Ashwagandha is not a fast-acting supplement for sexual health. The studies that found benefits used treatment periods of eight weeks, with assessments at two, four, and eight weeks. Most of the significant improvements appeared by the eight-week mark. If you’re expecting results in a few days, this isn’t the right supplement for that. The effects build gradually as cortisol levels decrease and hormonal balance shifts over time.

Its Traditional Reputation

In Ayurvedic medicine, ashwagandha has been classified as a “Vajikarana Rasayana,” a category of herbs used to treat infertility, weakness, and sexual dysfunction. This isn’t a recent marketing claim. Formulations based on ashwagandha have been used for centuries in this tradition, and recent research has provided some validation. An animal study specifically designed to test the traditional aphrodisiac claim concluded that ashwagandha formulations did exhibit aphrodisiac effects, supporting the historical use. The modern clinical trials are essentially catching up to what practitioners of traditional medicine have long observed, though the mechanism turns out to be more about stress relief and hormone balance than a direct boost to desire.

Safety Considerations

According to the National Center for Complementary and Integrative Health, ashwagandha appears safe for short-term use (up to three months). There isn’t enough data to draw conclusions about long-term safety. Common side effects include drowsiness, stomach upset, diarrhea, and vomiting. Rare cases of liver injury have been reported.
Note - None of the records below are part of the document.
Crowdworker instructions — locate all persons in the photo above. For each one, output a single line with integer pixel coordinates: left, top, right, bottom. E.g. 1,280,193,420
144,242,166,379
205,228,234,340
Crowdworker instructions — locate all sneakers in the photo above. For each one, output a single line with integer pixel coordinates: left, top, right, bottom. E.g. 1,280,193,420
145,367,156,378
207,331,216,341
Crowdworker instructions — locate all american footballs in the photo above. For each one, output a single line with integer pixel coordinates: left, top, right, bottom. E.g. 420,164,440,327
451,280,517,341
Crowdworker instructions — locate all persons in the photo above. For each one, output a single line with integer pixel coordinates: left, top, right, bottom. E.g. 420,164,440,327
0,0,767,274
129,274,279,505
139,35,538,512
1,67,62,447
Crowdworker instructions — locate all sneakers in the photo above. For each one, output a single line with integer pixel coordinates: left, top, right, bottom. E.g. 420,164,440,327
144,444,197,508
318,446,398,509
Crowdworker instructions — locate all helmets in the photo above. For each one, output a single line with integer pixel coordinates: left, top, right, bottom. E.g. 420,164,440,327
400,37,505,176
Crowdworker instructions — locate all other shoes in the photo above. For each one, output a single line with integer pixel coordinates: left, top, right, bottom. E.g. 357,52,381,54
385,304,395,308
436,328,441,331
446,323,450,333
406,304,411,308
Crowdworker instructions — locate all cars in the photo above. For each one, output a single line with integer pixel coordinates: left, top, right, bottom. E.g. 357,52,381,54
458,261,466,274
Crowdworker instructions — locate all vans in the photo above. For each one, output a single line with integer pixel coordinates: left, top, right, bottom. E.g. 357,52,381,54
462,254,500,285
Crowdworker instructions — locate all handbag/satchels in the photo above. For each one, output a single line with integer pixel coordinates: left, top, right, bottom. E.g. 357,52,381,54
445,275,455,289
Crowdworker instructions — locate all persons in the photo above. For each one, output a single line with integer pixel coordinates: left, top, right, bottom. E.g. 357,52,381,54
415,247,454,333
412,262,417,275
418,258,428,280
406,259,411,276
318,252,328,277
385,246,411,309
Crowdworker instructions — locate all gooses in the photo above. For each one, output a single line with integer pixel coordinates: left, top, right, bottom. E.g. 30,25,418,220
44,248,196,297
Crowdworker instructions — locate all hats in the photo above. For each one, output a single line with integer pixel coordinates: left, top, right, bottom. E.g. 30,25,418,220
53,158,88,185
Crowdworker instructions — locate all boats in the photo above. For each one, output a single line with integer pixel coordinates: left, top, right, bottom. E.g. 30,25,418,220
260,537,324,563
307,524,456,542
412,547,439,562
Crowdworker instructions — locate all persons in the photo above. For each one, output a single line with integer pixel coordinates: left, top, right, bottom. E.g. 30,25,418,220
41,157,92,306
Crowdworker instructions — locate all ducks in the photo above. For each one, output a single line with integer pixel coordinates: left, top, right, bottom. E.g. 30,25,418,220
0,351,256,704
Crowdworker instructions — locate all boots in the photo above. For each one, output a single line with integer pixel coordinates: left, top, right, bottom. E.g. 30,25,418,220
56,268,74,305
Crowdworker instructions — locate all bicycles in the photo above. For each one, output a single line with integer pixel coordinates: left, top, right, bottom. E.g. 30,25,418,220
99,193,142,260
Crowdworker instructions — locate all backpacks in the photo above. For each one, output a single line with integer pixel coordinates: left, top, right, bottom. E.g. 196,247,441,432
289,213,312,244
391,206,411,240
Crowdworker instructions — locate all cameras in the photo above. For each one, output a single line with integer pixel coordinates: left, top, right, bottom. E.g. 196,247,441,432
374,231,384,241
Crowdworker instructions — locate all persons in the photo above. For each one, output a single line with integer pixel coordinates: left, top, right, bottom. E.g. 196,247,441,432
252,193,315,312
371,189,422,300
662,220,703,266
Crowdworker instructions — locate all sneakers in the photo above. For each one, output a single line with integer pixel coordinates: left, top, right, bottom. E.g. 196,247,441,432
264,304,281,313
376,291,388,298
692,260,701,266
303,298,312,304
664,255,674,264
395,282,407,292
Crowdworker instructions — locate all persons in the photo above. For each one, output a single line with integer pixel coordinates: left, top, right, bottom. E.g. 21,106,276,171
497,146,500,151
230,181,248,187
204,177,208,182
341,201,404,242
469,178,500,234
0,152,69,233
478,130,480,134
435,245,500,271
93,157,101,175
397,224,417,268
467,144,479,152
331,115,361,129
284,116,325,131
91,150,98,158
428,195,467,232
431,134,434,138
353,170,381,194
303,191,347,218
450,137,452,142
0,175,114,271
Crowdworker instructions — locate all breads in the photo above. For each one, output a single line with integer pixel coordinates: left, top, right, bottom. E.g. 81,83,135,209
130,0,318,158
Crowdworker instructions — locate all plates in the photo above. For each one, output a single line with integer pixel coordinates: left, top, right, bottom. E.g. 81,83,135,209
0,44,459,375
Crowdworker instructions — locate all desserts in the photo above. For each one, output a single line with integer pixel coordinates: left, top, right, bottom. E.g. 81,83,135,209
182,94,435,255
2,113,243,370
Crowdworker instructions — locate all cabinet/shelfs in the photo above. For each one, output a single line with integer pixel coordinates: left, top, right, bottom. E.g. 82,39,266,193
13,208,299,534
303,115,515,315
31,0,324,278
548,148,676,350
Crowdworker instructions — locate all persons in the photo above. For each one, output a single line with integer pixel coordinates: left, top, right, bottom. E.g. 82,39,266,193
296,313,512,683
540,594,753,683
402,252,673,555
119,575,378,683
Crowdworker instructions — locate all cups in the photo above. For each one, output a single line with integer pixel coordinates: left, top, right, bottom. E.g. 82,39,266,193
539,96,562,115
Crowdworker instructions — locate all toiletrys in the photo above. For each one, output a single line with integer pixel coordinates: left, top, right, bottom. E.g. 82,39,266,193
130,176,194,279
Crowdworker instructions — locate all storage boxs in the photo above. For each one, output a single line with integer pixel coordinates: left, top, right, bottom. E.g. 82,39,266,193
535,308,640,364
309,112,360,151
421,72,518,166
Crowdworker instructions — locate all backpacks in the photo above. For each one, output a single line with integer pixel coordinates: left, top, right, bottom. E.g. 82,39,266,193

Several groups should avoid ashwagandha entirely. It should not be used during pregnancy or breastfeeding. People with autoimmune diseases or thyroid disorders are advised against it, as are those preparing for surgery. Because it can raise testosterone levels, people with hormone-sensitive prostate cancer should not take it. Ashwagandha can also interact with medications for diabetes, high blood pressure, seizures, and thyroid conditions, as well as sedatives and immunosuppressants.